▸ WHAT THIS TASK INVOLVES
Your answer is one number: the count of lines below that hold the word "document".

[Data items]
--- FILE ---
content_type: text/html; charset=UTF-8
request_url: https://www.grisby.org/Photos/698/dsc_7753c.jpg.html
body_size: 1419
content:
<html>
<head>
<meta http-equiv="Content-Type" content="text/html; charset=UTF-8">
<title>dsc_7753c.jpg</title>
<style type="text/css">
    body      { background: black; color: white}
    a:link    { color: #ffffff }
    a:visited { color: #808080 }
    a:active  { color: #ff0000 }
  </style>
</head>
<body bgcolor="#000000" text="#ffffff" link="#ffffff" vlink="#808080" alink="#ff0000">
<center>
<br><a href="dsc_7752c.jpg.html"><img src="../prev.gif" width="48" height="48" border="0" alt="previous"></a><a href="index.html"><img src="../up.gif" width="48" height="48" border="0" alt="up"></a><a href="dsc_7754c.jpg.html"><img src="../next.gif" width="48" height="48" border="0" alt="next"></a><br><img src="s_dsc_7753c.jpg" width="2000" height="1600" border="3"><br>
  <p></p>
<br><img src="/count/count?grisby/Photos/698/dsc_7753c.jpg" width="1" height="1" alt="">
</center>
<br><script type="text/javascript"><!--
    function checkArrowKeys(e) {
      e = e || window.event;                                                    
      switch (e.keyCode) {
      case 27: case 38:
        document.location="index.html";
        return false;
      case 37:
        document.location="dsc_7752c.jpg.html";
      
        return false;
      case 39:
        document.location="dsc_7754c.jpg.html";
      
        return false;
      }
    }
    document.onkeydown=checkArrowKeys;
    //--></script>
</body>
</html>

▸ RESPONSE BOX
4